■ Task statement
Below are records with pictures in them. Output exactly the lines from the one with "Peugeot 2008 Gebrauchtwagen Peugeot" through the one with "Wellow Bags - Chanel", both included, and leave every picture out; give only those lines.

■ Study material
::::

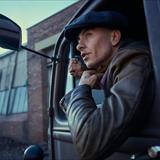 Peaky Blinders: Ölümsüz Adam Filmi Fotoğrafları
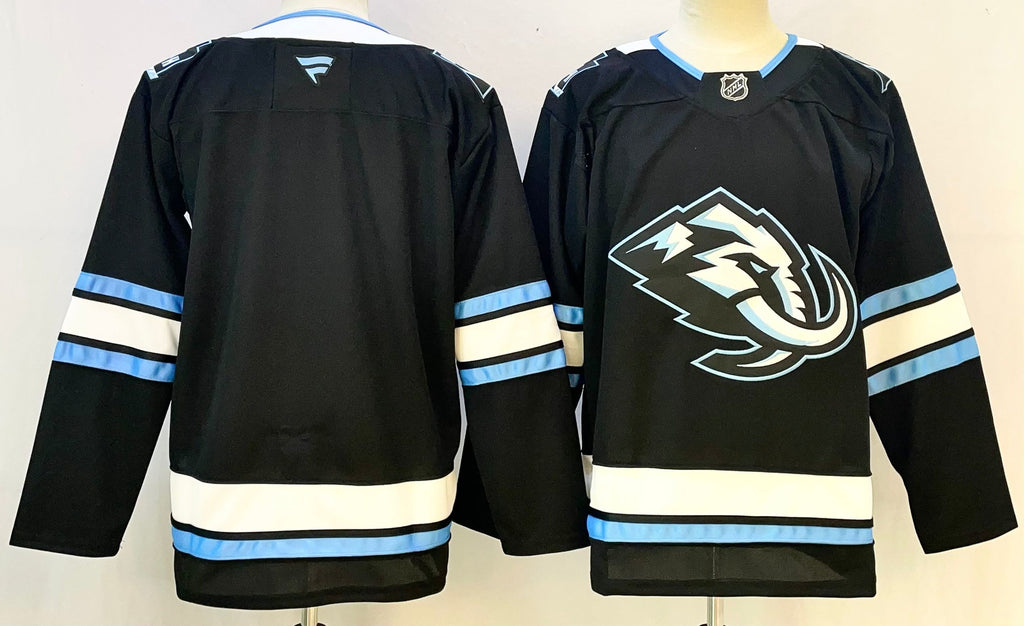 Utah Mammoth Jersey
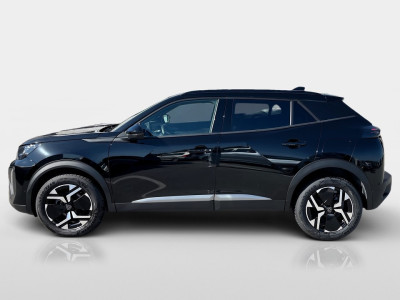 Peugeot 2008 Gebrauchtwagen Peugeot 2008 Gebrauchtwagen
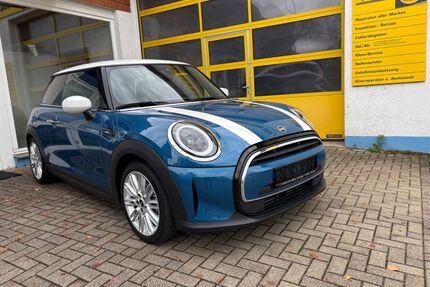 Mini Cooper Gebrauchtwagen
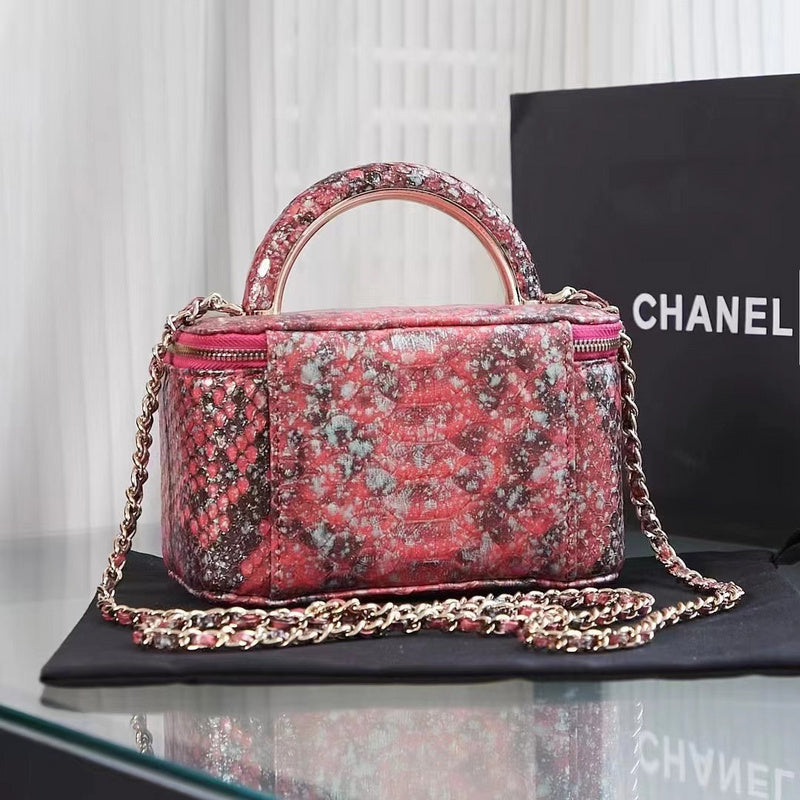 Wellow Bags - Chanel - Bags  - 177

::::

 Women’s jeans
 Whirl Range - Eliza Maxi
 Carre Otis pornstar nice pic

::::

■ Exercise answer
 Peugeot 2008 Gebrauchtwagen Peugeot 2008 Gebrauchtwagen
 Mini Cooper Gebrauchtwagen
 Wellow Bags - Chanel - Bags  - 177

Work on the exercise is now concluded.